Try it:
Nothing but the lines from the one with "genus: Sylvicapra" through the last line of the data should be restated, each word for word.

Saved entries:
--*--

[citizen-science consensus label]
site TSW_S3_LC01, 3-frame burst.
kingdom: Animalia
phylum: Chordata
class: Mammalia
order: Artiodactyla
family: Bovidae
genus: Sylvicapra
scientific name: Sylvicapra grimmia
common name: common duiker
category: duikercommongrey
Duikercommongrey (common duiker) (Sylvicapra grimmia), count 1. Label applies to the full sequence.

--*--

Result:
genus: Sylvicapra
scientific name: Sylvicapra grimmia
common name: common duiker
category: duikercommongrey
Duikercommongrey (common duiker) (Sylvicapra grimmia), count 1. Label applies to the full sequence.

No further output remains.